The Great War: Western Front is a new and unexpected attempt to have accurate WW1 real time strategy gameplay. In development by Petroglyph Games (Command & Conquer: Remastered, Star Wars: Empire at War) and published by Frontier Foundry, it largely succeeds with its aims but is held back a little by some control and performance issues (some of which were fixed a couple days into the demo period). If these can be resolved and the gameplay holds up for multiple campaigns, this will be the most engaging real-time WW1 strategy game we’ve had to date.
Offering a mix of thrilling turn-based grand strategy and real-time strategy combat across one of WW1’s crucial theatres of war, players will take direct control of either the Allied Forces or the Central Powers as they seek to relive or redefine history. In this demo, Commanders will lead the Allied Forces through a section of the game’s tutorial and campaign, before leading them in a Historic Battle – The Battle of Passchendaele, which provides the perfect opportunity to trial their tactics. Getting WW1 trench warfare to be fun to play is no easy feat. It’s already considered the most horrible warfare humanity has engaged in, but that reality also hasn’t easily lent itself to fun gameplay as long periods of suffering in trenches punctuated by charging into machine gun fire in no man’s land is hard to make fun.
The Great War: Western Front has made a very admirable attempt at it. Whenever you blow that whistle to send your lads out into no man’s land, you know you’re going to see hundreds of them die right in front of you. If you don’t manage your artillery and other preparatory work adequately, it’s going to be thousands of them dying. A content creator I follow felt that the recent aptly named Nuclear War Simulator from Matrix Games was confronting, but this brutal meat grinding warfare is far more confronting to me as people have already suffered through it and continued to do so for years. The game doesn’t go too far in either glorifying it or criticizing it, just presenting it as it was – with a healthy dose of hindsight.

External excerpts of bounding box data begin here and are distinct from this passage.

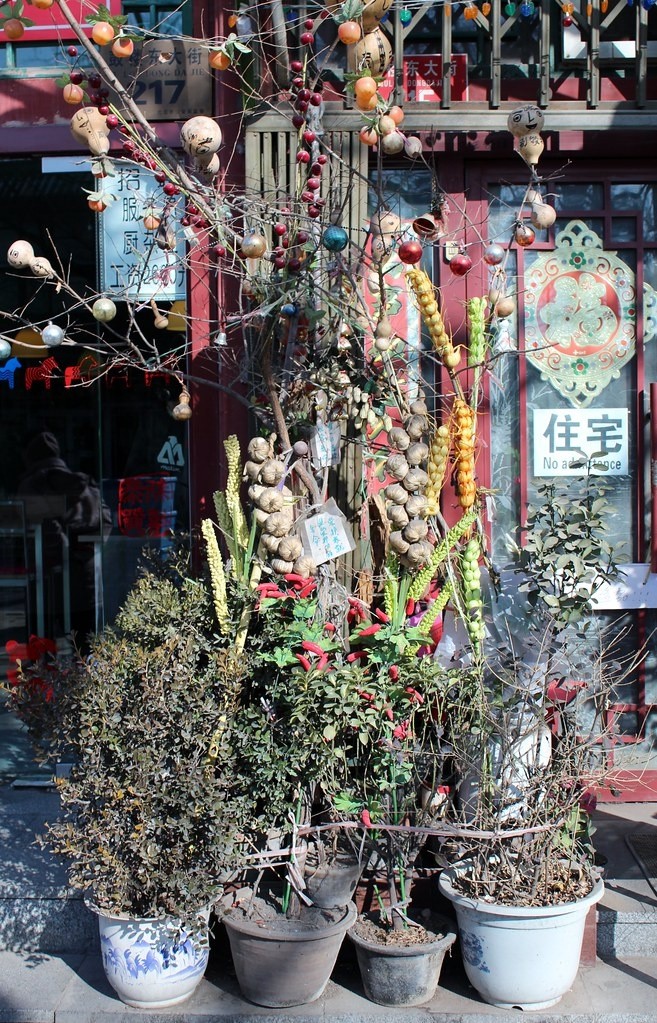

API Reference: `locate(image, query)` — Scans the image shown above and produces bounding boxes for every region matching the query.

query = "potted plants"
[290,591,461,1011]
[31,574,242,1015]
[411,448,643,1014]
[201,573,369,1007]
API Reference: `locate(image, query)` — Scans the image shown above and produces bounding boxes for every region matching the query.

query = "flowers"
[0,636,68,732]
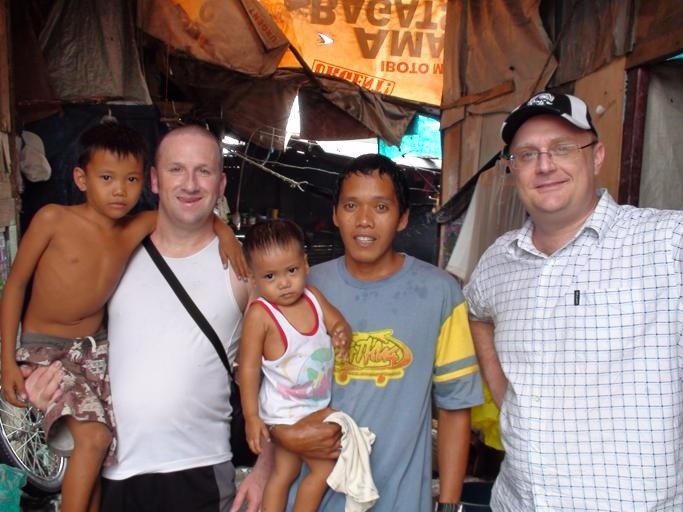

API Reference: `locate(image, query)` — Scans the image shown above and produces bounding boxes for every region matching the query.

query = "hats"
[501,92,598,142]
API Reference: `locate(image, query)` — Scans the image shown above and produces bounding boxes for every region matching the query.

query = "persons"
[235,218,354,512]
[0,120,251,512]
[459,89,683,511]
[19,125,274,512]
[279,153,487,511]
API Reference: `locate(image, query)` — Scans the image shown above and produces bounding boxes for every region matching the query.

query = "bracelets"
[434,500,464,511]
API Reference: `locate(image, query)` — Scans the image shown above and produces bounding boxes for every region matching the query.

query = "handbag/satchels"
[228,377,257,468]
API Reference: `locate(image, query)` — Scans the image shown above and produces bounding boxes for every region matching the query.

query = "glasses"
[507,141,596,166]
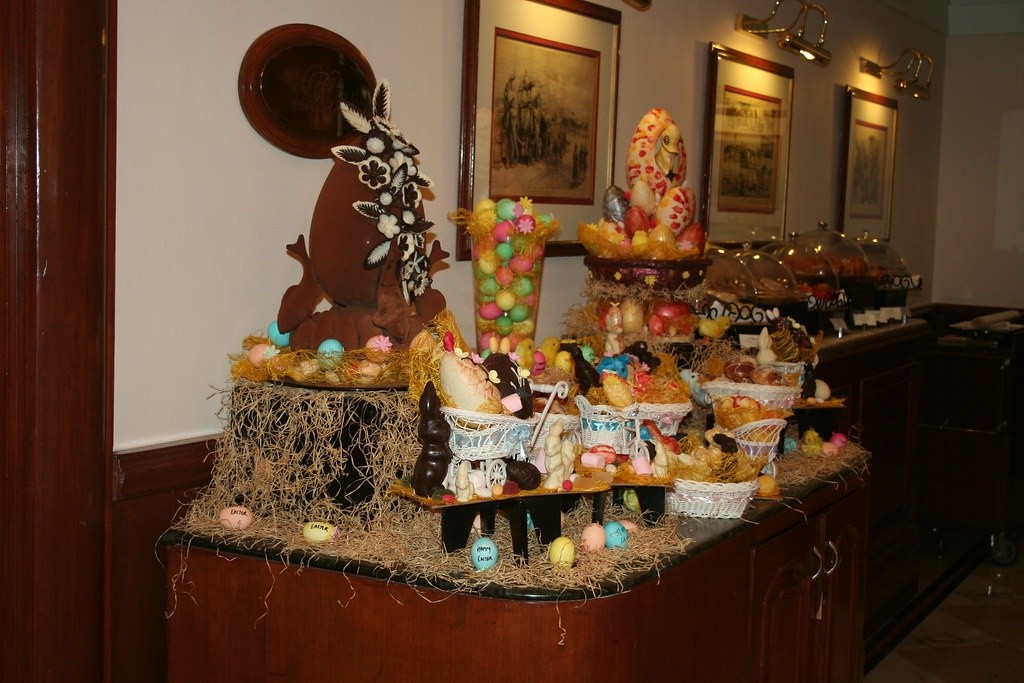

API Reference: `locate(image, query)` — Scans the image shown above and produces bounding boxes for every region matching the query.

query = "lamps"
[735,0,832,69]
[860,49,934,101]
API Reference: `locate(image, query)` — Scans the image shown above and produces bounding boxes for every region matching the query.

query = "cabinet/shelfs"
[806,335,926,579]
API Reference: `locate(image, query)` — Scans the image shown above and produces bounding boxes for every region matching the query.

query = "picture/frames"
[238,24,377,159]
[841,85,898,242]
[701,41,795,250]
[456,0,622,262]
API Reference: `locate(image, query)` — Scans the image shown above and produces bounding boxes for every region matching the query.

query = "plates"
[238,22,377,160]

Taking the role of both Theatre and Field Commander in a way pretty closely resembling Total War, you are given both high-level strategy and low-level tactics to engage in. Do you focus your production on more tanks, do you reinforce your whole line, do you spend enough on intel to try to focus your forces in more useful areas, how do you develop your research? And when in battle, do you try to reduce supply usage for the sake of the whole war effort, or do you go all in and spend days saturation shelling the enemy to weaken them? How many men do you trade to preserve supplies or to achieve objectives? Can you do better than they did historically, or will you too start to see casualties purely as statistics?
This game came out of nowhere and if the issues seen in the demo are fixed, the game has long term replayability value like other great entries in the genre such as Company of Heroes, Total War, and Starcraft. Petroglyph has had a rocky history, with some high-highs and some moderately low-lows, I really hope they can pull this one off because it has a lot of potential to not just be a great game in its own right, but also do justice to a war that’s hard to represent in this form.